• Your objective:
Transcribe the data exactly, omitting whatever pictures it holds.

START Material shown

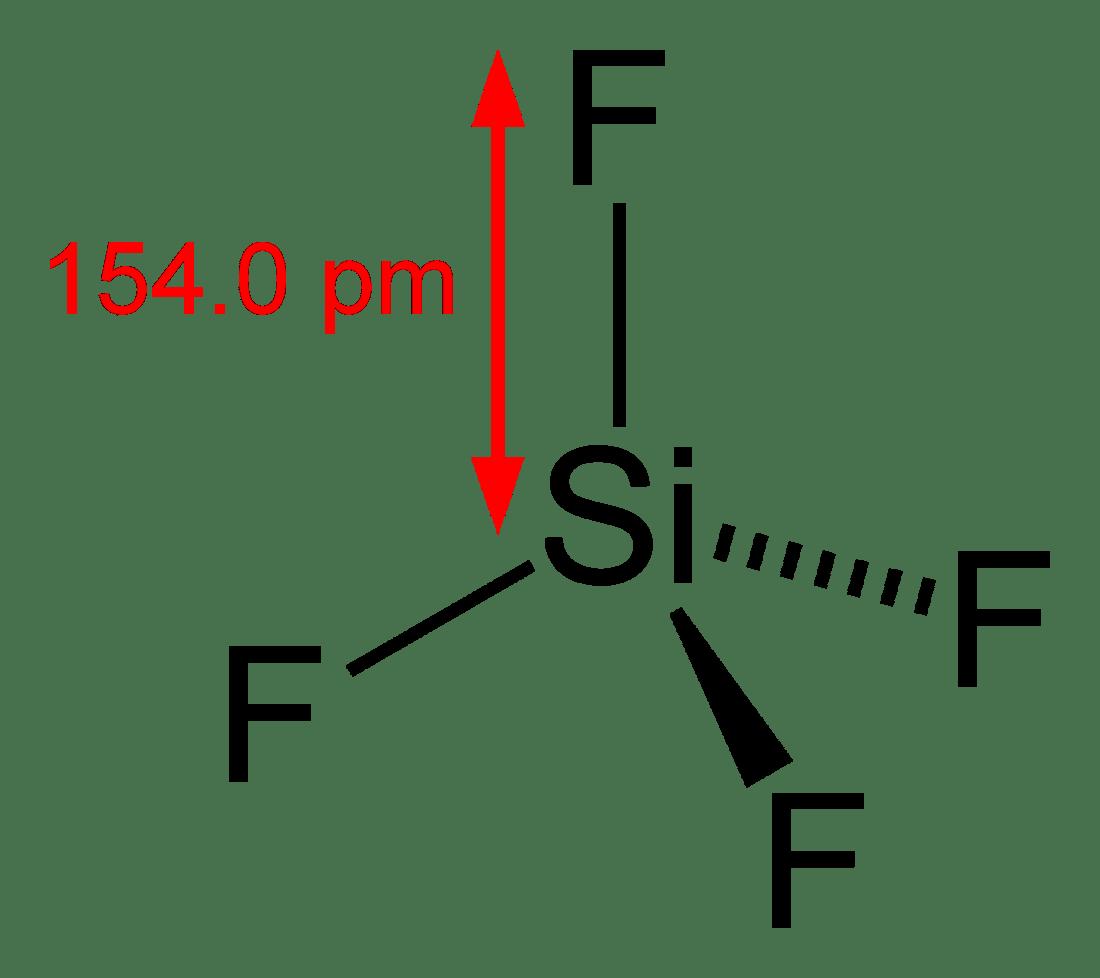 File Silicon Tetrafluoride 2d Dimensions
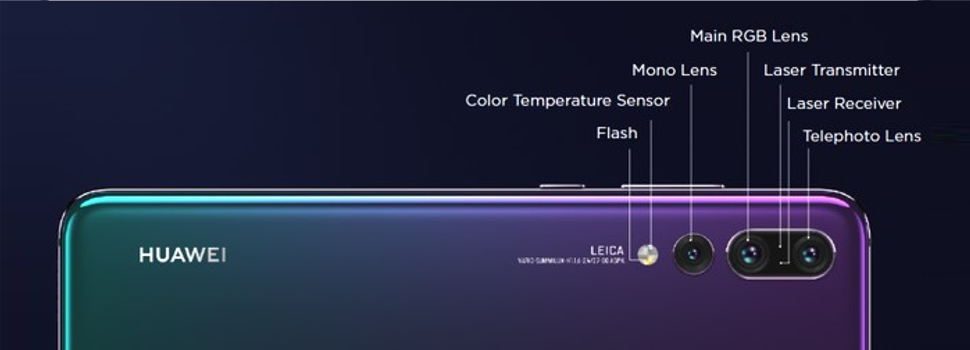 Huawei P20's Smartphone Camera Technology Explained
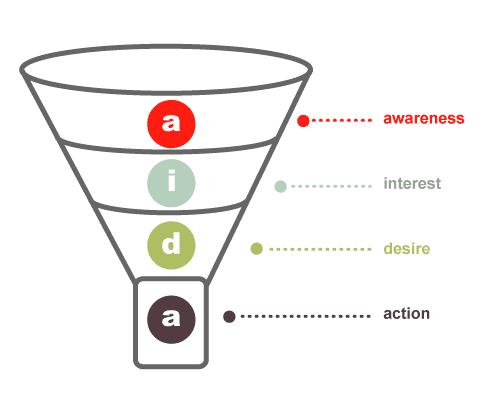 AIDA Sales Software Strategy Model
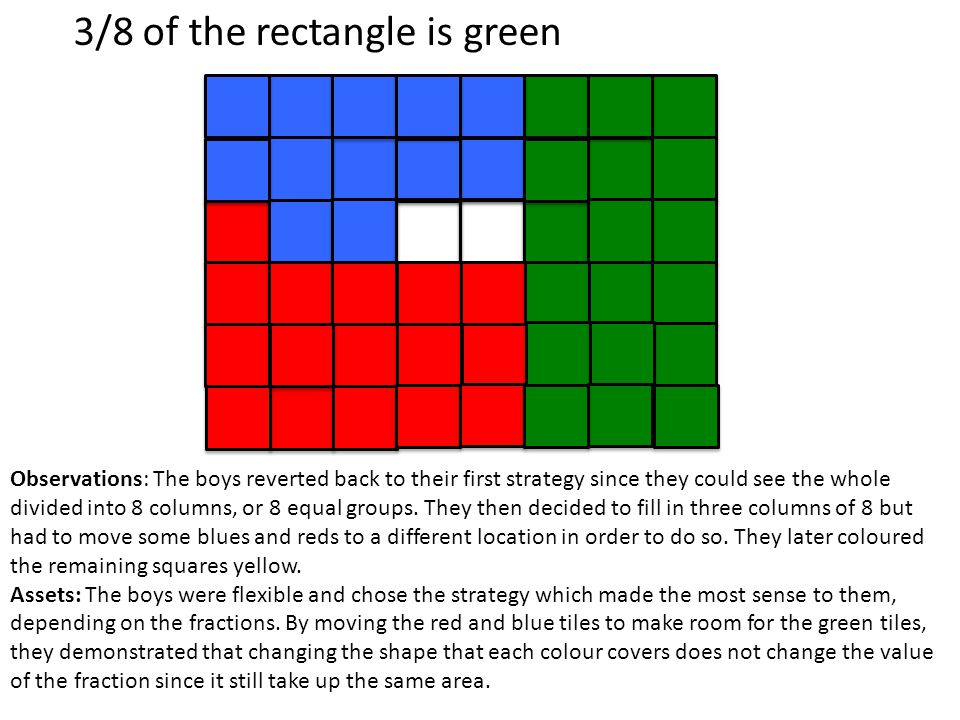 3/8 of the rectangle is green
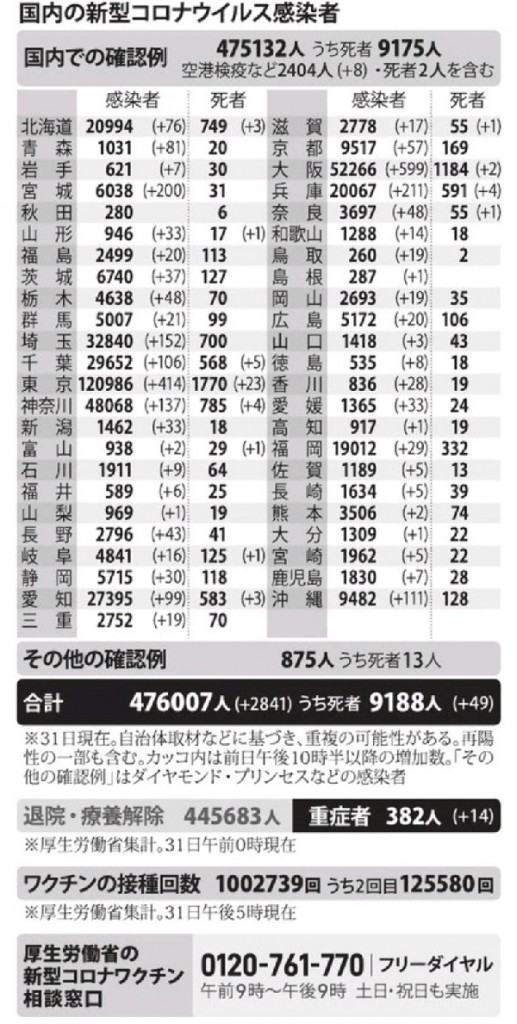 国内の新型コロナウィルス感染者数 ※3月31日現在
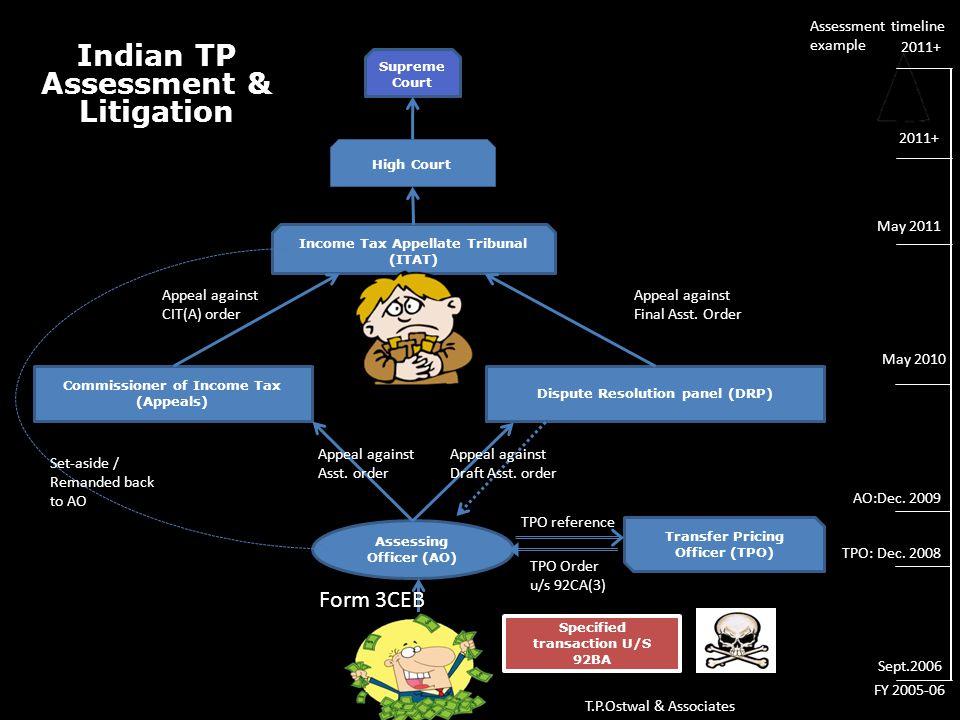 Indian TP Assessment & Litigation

END Material shown

• Solution for this task:
 File Silicon Tetrafluoride 2d Dimensions
 Huawei P20's Smartphone Camera Technology Explained
 AIDA Sales Software Strategy Model
 3/8 of the rectangle is green
 国内の新型コロナウィルス感染者数 ※3月31日現在
 Indian TP Assessment & Litigation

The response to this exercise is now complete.